• _WORK TO DO_
Please reproduce, word for word, the lines of the listing below, starting at the line that contains "How far are" and ending at the last line of the listing, with both ends included.

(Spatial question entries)
═══

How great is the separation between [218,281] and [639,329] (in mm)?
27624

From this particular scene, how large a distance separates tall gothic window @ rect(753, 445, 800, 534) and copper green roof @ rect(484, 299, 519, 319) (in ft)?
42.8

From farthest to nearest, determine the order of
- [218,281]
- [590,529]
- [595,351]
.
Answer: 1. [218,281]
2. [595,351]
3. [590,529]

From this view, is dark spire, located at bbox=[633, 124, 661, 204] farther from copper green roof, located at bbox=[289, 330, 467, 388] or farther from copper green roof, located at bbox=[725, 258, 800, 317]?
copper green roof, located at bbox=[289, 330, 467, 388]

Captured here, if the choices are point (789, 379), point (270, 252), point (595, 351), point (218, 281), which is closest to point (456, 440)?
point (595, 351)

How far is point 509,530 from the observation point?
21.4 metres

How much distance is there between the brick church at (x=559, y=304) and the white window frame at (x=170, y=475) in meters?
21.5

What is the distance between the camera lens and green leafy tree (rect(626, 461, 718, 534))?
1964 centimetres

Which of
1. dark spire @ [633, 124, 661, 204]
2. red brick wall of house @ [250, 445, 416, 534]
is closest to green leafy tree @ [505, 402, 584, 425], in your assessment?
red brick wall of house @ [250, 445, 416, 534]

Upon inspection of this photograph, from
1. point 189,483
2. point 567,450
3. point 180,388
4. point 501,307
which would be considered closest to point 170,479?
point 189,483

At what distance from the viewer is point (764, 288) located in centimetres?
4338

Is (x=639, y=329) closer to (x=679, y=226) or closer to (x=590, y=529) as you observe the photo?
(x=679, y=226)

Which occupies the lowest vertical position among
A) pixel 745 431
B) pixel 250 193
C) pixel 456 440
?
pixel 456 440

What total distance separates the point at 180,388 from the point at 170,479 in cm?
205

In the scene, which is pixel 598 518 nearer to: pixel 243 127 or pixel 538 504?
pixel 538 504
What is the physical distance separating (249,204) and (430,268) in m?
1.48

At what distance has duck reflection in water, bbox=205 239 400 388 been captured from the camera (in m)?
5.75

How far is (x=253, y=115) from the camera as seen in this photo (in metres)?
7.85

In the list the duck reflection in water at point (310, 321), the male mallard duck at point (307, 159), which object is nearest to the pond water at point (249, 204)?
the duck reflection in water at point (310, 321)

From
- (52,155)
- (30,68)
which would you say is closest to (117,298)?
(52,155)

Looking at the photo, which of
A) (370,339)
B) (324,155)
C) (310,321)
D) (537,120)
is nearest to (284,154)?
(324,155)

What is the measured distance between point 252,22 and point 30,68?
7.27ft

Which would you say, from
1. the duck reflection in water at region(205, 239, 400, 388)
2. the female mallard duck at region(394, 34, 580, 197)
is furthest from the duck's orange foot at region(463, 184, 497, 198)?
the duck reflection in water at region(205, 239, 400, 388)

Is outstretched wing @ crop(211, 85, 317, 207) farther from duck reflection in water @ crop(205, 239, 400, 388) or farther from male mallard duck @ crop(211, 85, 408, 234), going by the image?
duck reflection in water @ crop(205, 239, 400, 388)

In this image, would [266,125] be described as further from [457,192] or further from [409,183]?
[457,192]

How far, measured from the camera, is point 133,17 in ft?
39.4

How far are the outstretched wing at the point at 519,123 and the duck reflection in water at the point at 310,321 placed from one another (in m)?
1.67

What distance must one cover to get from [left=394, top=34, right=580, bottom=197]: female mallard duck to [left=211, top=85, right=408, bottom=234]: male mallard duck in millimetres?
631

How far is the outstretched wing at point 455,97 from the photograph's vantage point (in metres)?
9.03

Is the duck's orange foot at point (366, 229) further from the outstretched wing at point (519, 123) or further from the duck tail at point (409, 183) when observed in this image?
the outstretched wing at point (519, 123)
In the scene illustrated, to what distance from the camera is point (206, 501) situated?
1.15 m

═══

• _EXPECTED ANSWER_
How far are the outstretched wing at the point at 519,123 and the duck reflection in water at the point at 310,321 placed from one another (in m)?
1.67

What distance must one cover to get from [left=394, top=34, right=580, bottom=197]: female mallard duck to [left=211, top=85, right=408, bottom=234]: male mallard duck in millimetres?
631

How far is the outstretched wing at point 455,97 from the photograph's vantage point (in metres)?
9.03

Is the duck's orange foot at point (366, 229) further from the outstretched wing at point (519, 123) or further from the duck tail at point (409, 183) when observed in this image?
the outstretched wing at point (519, 123)
In the scene illustrated, to what distance from the camera is point (206, 501) situated?
1.15 m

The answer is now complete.